在那场比试之后喻文州有很长一段时间没有见到叶修,不过他们本来见面的机会也不多——尽管两人都是指挥系,但两人既然从属于不同纵队,就怎么也不会像蓝雨纵队几个朋友之间见得那样频繁。反而是黄少天每每跑去找叶修挑战,输得多,赢得少,回来之后唧唧呱呱说上一大串今天叶修又如何如何出其不意攻其不备各种欺骗学弟的感情。喻文州一般笑眯眯听他说完,评点一二,比如“下次可以更小心侧翼”“冷兵器也不可忽视下次带把匕首如何”,就好像他心中对于这种近于亲密的交往不存欲求:他们之间本应不存任何超于学长和学弟以上的关系。

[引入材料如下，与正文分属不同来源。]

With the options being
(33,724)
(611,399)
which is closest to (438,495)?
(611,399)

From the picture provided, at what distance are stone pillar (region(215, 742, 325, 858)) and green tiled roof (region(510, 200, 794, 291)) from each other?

但是在喻文州手中的笔记本里,关于叶修的记录却逐渐增多起来。他看过的那些被教授评判为高分的模拟战役,往届的论文,乃至于图书馆借阅记录上面留下的名字——当他取回自己所预约的那本《星纪前史》的时候,发现了里面随手夹着的属于前一个预约者的请求记录。

喻文州凝视着那张小纸片,谁也不能从他那时的表情上看出他正在想着什么,而最后他将那张纸片夹入了随身的笔记本。

 

直到一年一度的联合演习到来之前,叶修才再次见到了喻文州。那时候他刚将一摞书撂在问讯处的台面上,不时对通讯器彼端低声“嗯”一声,随手扯出移动终端将对面人要的文件发过去。然后他才注意到默默帮他处理了还书手续的那个人原来是喻文州。

叶修简短说了句“就这样”后挂断了通讯,将耳机塞回移动终端里,相当迟地打了声招呼:“嘿。”

“前辈。”喻文州正好将最后一本书登录完毕,“这三本还好了,没有过期罚款,这四本已经借好。”

“多谢。你怎么混进图书馆的?”

“正好前一阵子图书馆在招人,我想这也是难得的锻炼机会。”

叶修挑了挑眉,并没继续这个话题:“校际演习,你准备得如何?”

喻文州有些讶异。叶修说的是两年一度的、联邦境内三所最著名军校的联合演习。这种演习为了在某种意义上淡化校际竞争意识而增强军校学生的合作性,往往是三所军校纵队拆散,重新抽签混编——也就是说,同为第一军校的蓝雨和嘉世,注定在演习中将成为敌方。但是喻文州惊讶的却并不是这个:“学长,我仅仅是个新生而已。”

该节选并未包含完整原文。